The first incumbent of the Nancy Lurie Marks Professorship in the Field of Autism at Massachusetts General Hospital is Christopher McDougle. After receiving his medical degree, with highest distinction, from Indiana University School of Medicine, McDougle completed a residency in psychiatry at Yale University School of Medicine as well as a fellowship in child and adolescent psychiatry at the Yale Child Study Center. He spent several years on the faculty at Yale before returning to Indiana University School of Medicine, where he was named the Raymond E. Houk Professor of Psychiatry and Director of the Section of Child and Adolescent Psychiatry. He was later named the Albert Eugene Sterne Professor of Psychiatry and became Chairman of the Department of Psychiatry.
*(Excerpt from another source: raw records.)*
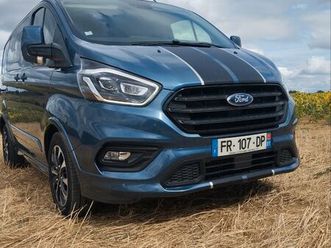 ford transit custom 5 places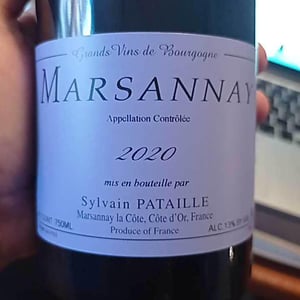 Marsannay Rouge - Sylvain Pataille - sylvain-pataille -2018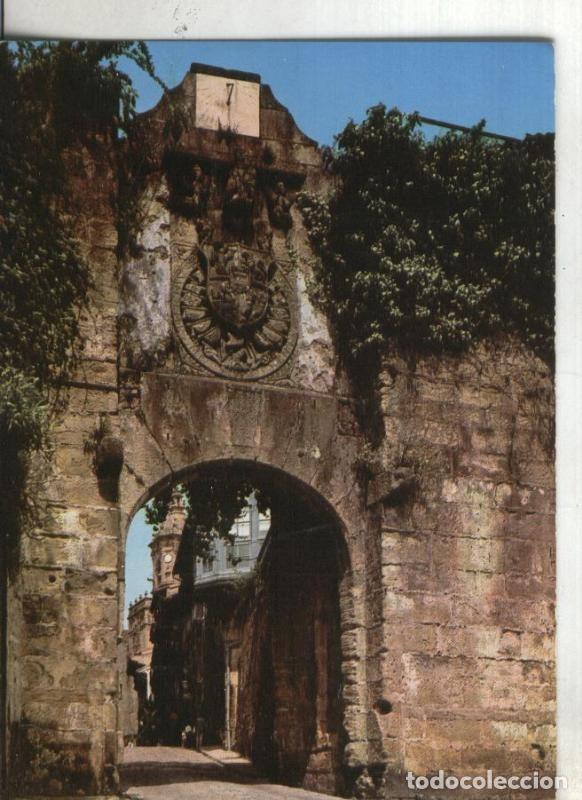 Postales: Postal: Fuenterrabia: Puerta principal - Varios - Foto 1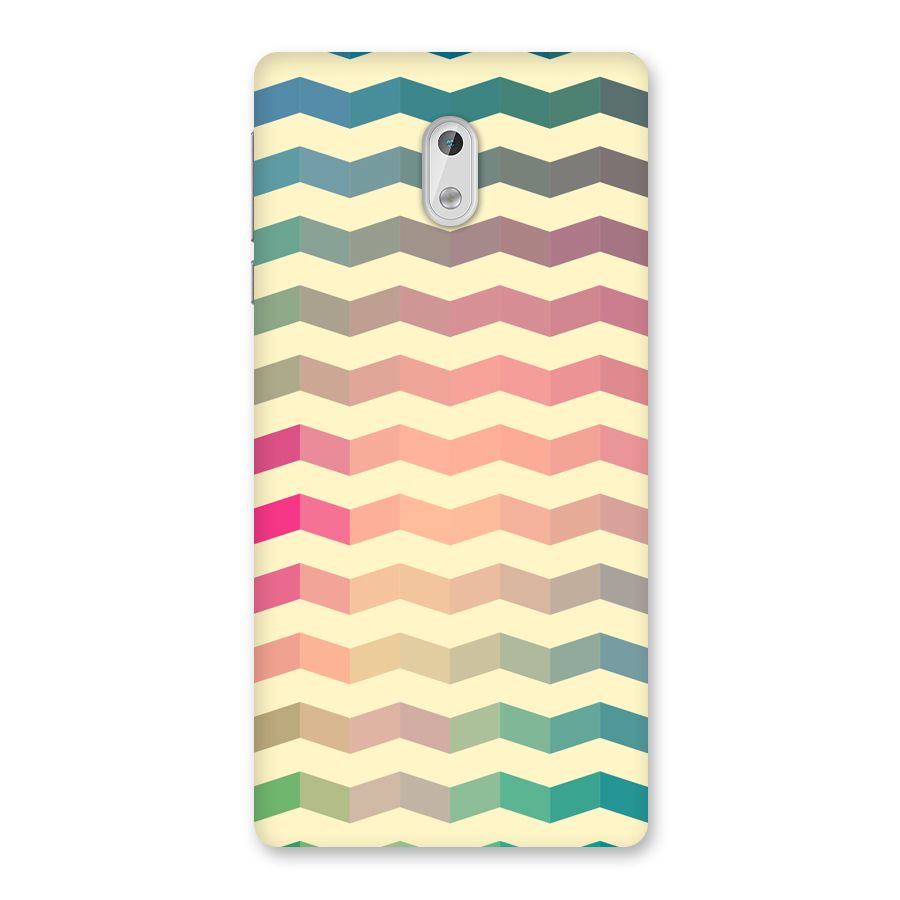 Seamless ZigZag Design Back Case for Nokia 3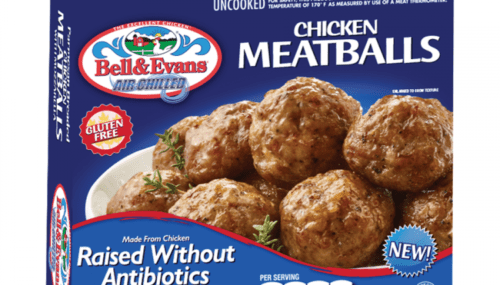 Save $5.00 off (1) Bell & Evans Chicken Meatballs Coupon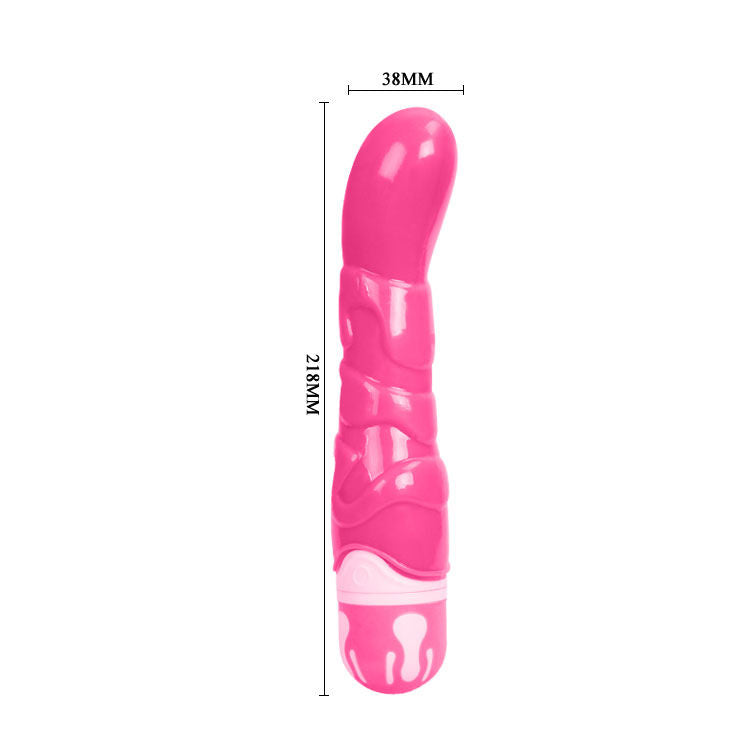 Baile Vibratore Realistico Premium in Rosa 21.8 cm Impermeabile - immagine 3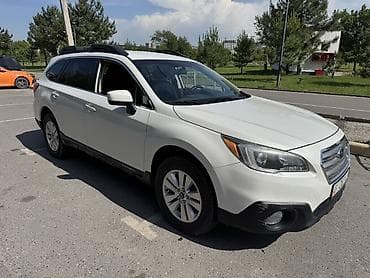 outback br: Subaru Outback: 2016 г., 2.5 л, Автомат, Бензин, Кроссовер — 2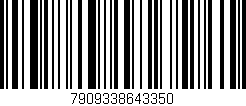 Código de barras (EAN, GTIN, SKU, ISBN): '7909338643350'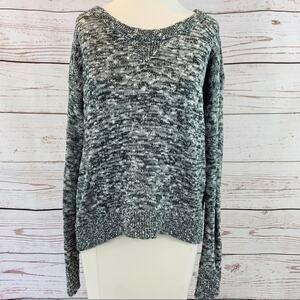 American Eagle Outfitters sparkling sweater black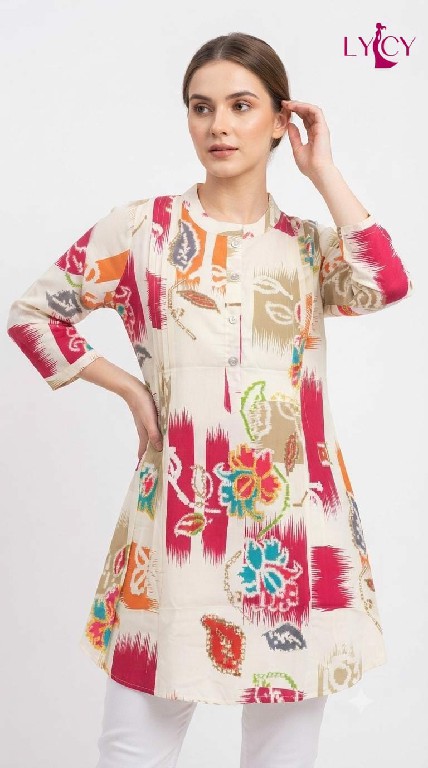 LYCY PRESENT READYMADE FANCY STYLISH SHORT TOPS COMBO FOR EXPORT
The recipient of several awards for excellence in teaching, McDougle was chosen as Teacher of the Year twice by Yale psychiatry residents. He has received the American Psychiatric Association’s Annual Irma Bland Award for Excellence in Teaching Residents, the Frank J. Menolascino Award for Psychiatric Services for Persons with Mental Retardation/Developmental Disabilities, and the 12th Annual Nancy C.A. Roeske, MD Certificate of Recognition for Excellence in Medical Student Education.
In 2003, McDougle was appointed Associate Editor of the Journal of Autism and Developmental Disorders. In the fall of 2011, he was named director of the Lurie Center for Autism at Mass General Hospital for Children in Lexington, Mass.
The professorship was established by Nancy Lurie Marks and the Nancy Lurie Marks Family Foundation.